This film was one of two which taught me back in the Eighties that Spaghetti Sci Fi has the unique gift of being as bad as you think it is.
The first was War of the Robots, a typically cheap Star Wars rip off. We were came in late on it and someone asked why everyone wore a patch that said “Tressi”
“It’s the name of the ski shop that provided their uniforms.” I quipped.
And was disappointed to learn moments later that it was in fact the name of their ship.
Until we saw the end credits, which thanked the Tressi ski shop for their help…
Something very similar happened when we watched this one: near the end there is what is meant to be a stirring moment when they reach the Emperor’s Floating City. Unfortunately, the model looks very…random, with lots of odd shapes and parts. So, as we watched, I identified the various bits and pieces parts glued to the surface, many of which were quite recognizable as they’d been borrowed from a number of familiar model kits.

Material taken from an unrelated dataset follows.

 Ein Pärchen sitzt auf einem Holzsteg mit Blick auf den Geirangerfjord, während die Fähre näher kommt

Then, just as a gag I added “Tank Tread,” as the silliest model part I could think of
…And before the words were completely out of my mouth, a tank tread, wrapped around a long cylinder came into view…
Ironically, this is perhaps the most wildly ambitious — and probably expensive (at least by Italian Sci Fi standards) — Spaghetti Sci Fi Star Wars copy (or for that matter, Spaghetti Sci Fi film of any type) ever made. It has everything they could think of, crammed into a single movie, whether it actually belonged there or not. We’ve got a giant, Harryhausen-style statue that chases our heroes, stop-motion robots, Amazon women, a space station in the shape of a giant hand, space torpedoes carrying soldiers into battle, apemen, rayguns and Caroline Munro wearing Leather Space-Bikinis.

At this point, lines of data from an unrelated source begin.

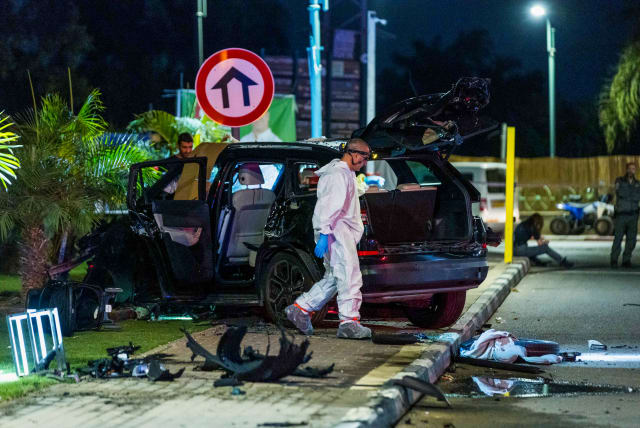  Police officers at the scene where one person was killed and two were injured in a car bomb assassination in Moshav Hatsav, October 1, 2023.  (photo credit: LIRON MOLDOVAN/FLASH 90)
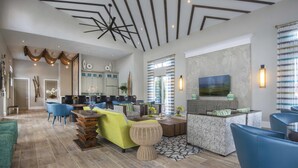A spacious living area with a modern kitchen, a dining area, and a seating area with blue chairs and a green sofa. - Veranda Palms 2505 (Kissimmee)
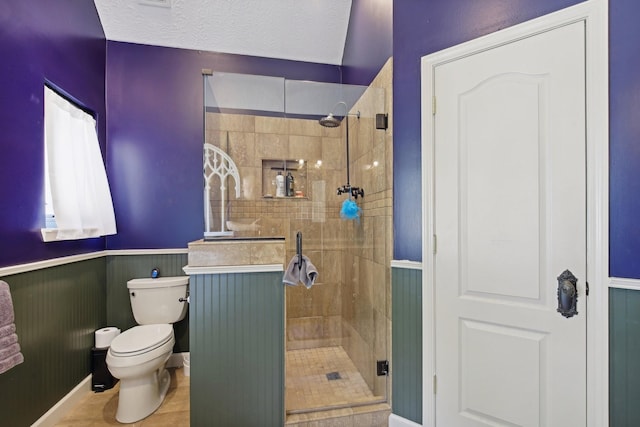 bathroom featuring tile patterned flooring, toilet, a textured ceiling, and walk in shower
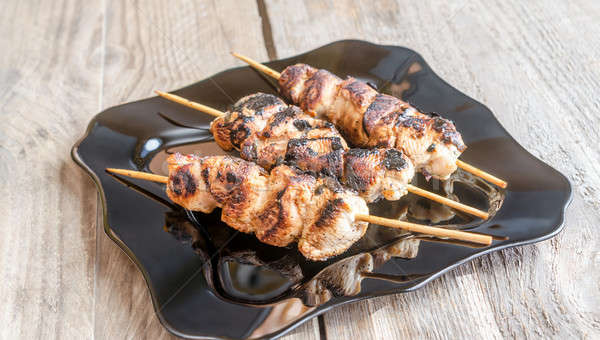 Grilled chicken skewers with spicy sauce Stock photo © Alex9500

It would take George Lucas two more movies to reach that point!
Now the secret here is that they built all the models for the film in a single day. Which, I suspect, explains why some of them just look so awkward, with strange proportions and odd towers that are almost as tall as the ship is long, although the ship Stella Star flies on her secret mission and that big hand are both quite presentable.

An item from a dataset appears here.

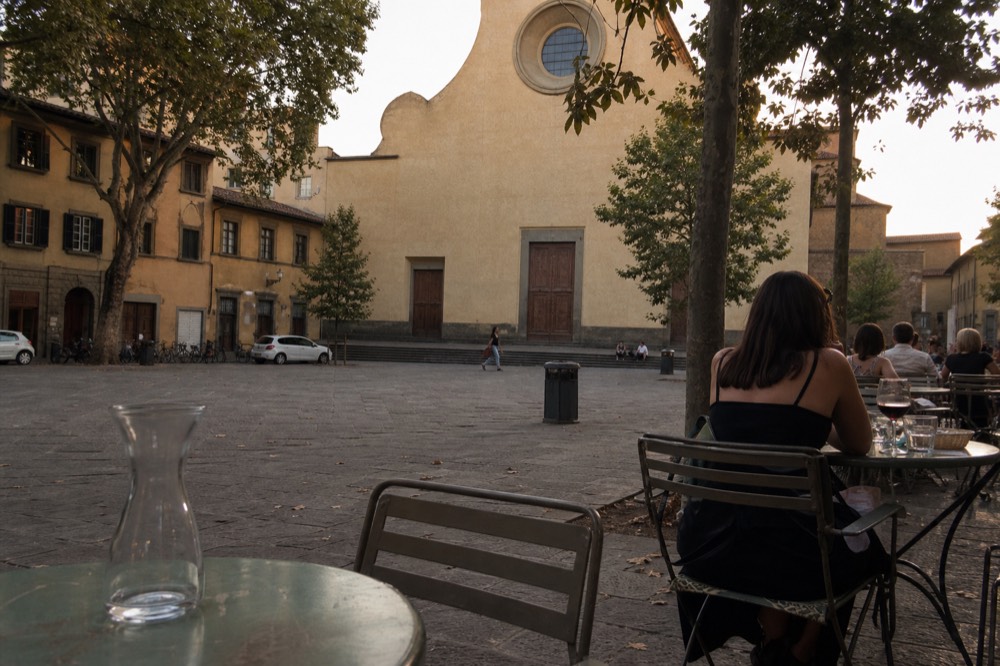 Piazza in the Oltrarno district with a church facade and simple outdoor tables on the pavement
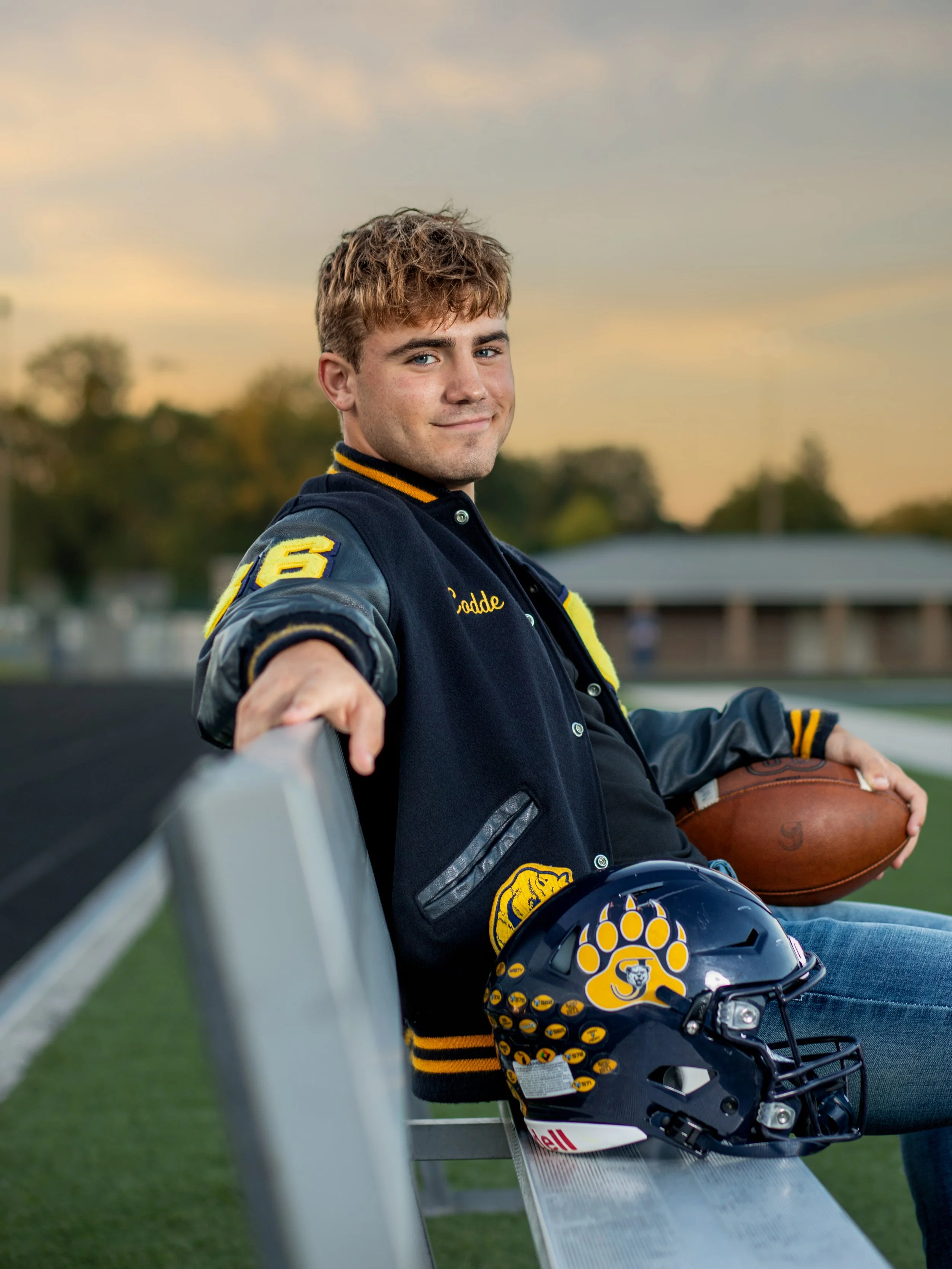 Young male football player sitting on stadium bleacher, holding a football, with a helmet on the bench next to him, at sunset.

But when I watched it again after many, many years — I don’t think I’ve seen it since 1980! — what impressed me more than anything else was the incredible use of color in this film. The stars in the sky are as bright and colorful as an endless expanse of Christmas tree lights and the spaceship models are awash in bold colored light. I’ve never seen a space film so colorful — and, I’ll point out, there isn’t a single nebula in sight, and only a few wildly colored skies. It’s all in the lighting. It reminds me of Mario Bava’s trademark lighting style — where he would use primary colored gels instead of white lights. They’re supposed to mix and make white, but the result is quite different. Then again, it might have been inspired by Dario Argento’s wild use of color. Either way, it is an amazing look, and one wishes more SF films could be this colorful.
Although I suppose it only works in a film with Starcrash’s deliberate unreality.
Now those of you unfamiliar with Italian film might be mildly surprised to learn that the director, “Lewis Coates,” was really Luigi Cozzi. But you’d have to be very unfamiliar as they routinely Americanized every name they could on these things. He had a fairly average low budget career and would go on to make Contamination and the Lou Ferrigno Hercules films. He did, however, start out making a highly experimental adaptation of Frederic Pohl’s “Tunnel Under the World.” Go figure.
Caroline Munro made her mark in a number of Hammer films (and just appeared in one of Joshua Kennedy‘s Hammer homages in 2018!) and looks quite lovely here. However, that isn’t her voice as she couldn’t make post-production and all the voices were dubbed in these things to save money on synchronized sound.
Her alien pathfinder partner is played by Marjoe Gortner: he started out as a child preacher and had a modest career in film and TV, including his starring role in The Food of the Gods. He was supposed to wear alien makeup of some sort in this one but refused to cover his pretty face.
The other major player here was Christopher Plummer, as the Emperor, who plays the role in a strange, ethereal sort of way that doesn’t fit in at all with the rest of the film. In fact, he seems to be acting as if he is in some other movie altogether. Which might be wishful thinking. Plummer claimed that he did Starcrash because it was an Italian film, and he’d do porno to go to Rome.
Of course, the actor everyone notices here is a very young David Hasselhoff, wearing absolutely terrible pretty boy makeup. But then, I guess it was the Seventies, and why shouldn’t the Emperor’s son look like David Bowie?
It would be easy to mock this one (which, come to think of it the revived MST3K just did) but this was an enormously influential film that would be copied, provide props and ship models, and be out and out stolen from by hordes of lesser films for years — and which inspired Roger Corman to make his Seventies space epic, Battle Beyond the Stars.
Which, come to think of it, would also end cut up and recycled for countless other films!
But, more than this, Starcrash is such a totally wacky and inventive piece of nonsense that it is a lot of fun, at least if you are willing to laugh at its absurdities and enjoy the total goofiness of this weird but constantly entertaining little film.
What more could you ask of any Spaghetti Sci Fi flick?